Mr Taylor said the Met will ask a chief officer from another force to chair the hearing to ensure independence.
Home Secretary Yvette Cooper has ordered a review into the accountability of firearms officers.
Some of the force’s firearms officers turned in their weapons in protest after Mr Blake was charged with murder and the IOPC’s decision caused more anger among the rank and file.
Matt Cane, general secretary of the Metropolitan Police Federation that represents them, said: “This is frankly a nonsensical ruling by the IOPC that will shock police officers across London and indeed the country.

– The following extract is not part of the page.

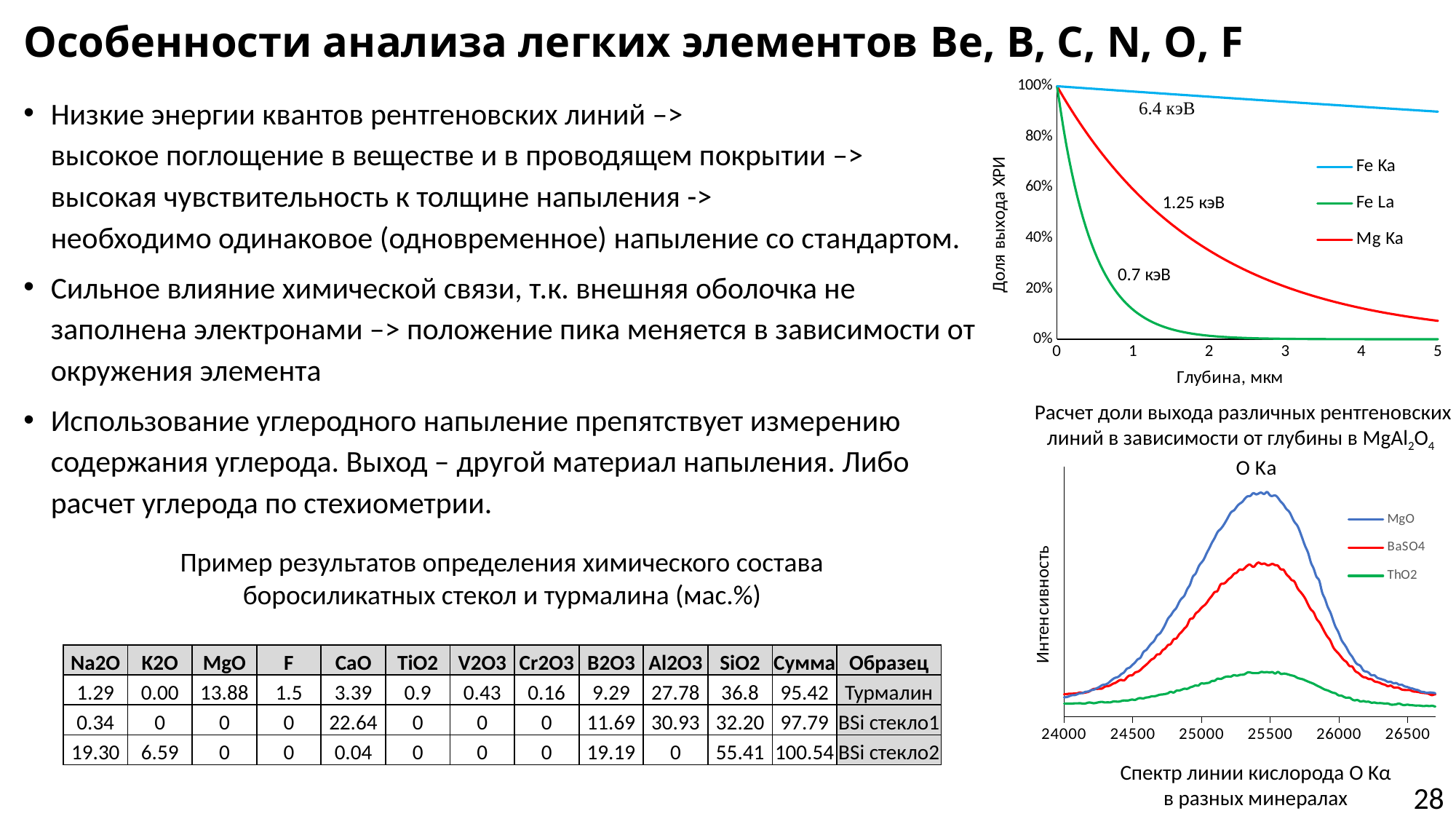
In the top-right chart (Доля выхода ХРИ vs Глубина), at a depth of 2 мкм, which is larger: Mg Ka or Fe La? Mg Ka In the top-right chart (Доля выхода ХРИ vs Глубина), which series are listed in the legend? Fe Ka, Fe La, Mg Ka What kind of chart is the top-right chart showing Доля выхода ХРИ versus Глубина, мкм? line chart In the top-right chart (Доля выхода ХРИ vs Глубина), is the value for Mg Ka at a depth of 1 мкм greater or less than 40%? greater In the top-right chart (Доля выхода ХРИ vs Глубина), which series has the highest value at a depth of 3 мкм? Fe Ka In the top-right chart (Доля выхода ХРИ vs Глубина), is the value for Fe Ka at a depth of 5 мкм greater or less than 80%? greater In the top-right chart (Доля выхода ХРИ vs Глубина), how many series does the legend list? 3 In the bottom-right chart titled O Ka, which series has the lowest peak intensity? ThO2 In the top-right chart (Доля выхода ХРИ vs Глубина), does the Mg Ka curve rise or fall as depth increases? fall In the bottom-right chart titled O Ka, how many series does the legend list? 3 In the top-right chart (Доля выхода ХРИ vs Глубина), is the value for Fe La at a depth of 1 мкм greater or less than 20%? less In the bottom-right chart titled O Ka, which series has the highest peak intensity? MgO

“Police officers should not have their livelihoods or liberty put at risk for performing what unequivocally, as has been found in a court of law, is their lawful and appropriate function.
“And yet putting this brave officer on trial for murder – as astonishing as that was – was not enough for the IOPC.”
Mr Blake is only the fourth police officer to be charged with murder or manslaughter over a fatal police shooting in England and Wales since 1990, while a total of 83 people have died in such incidents, according to the Inquest charity.
In that time, only one on-duty officer, Benjamin Monk, has been found guilty of manslaughter – over the death of former Aston Villa striker Dalian Atkinson, 48 – while none have been convicted of murder.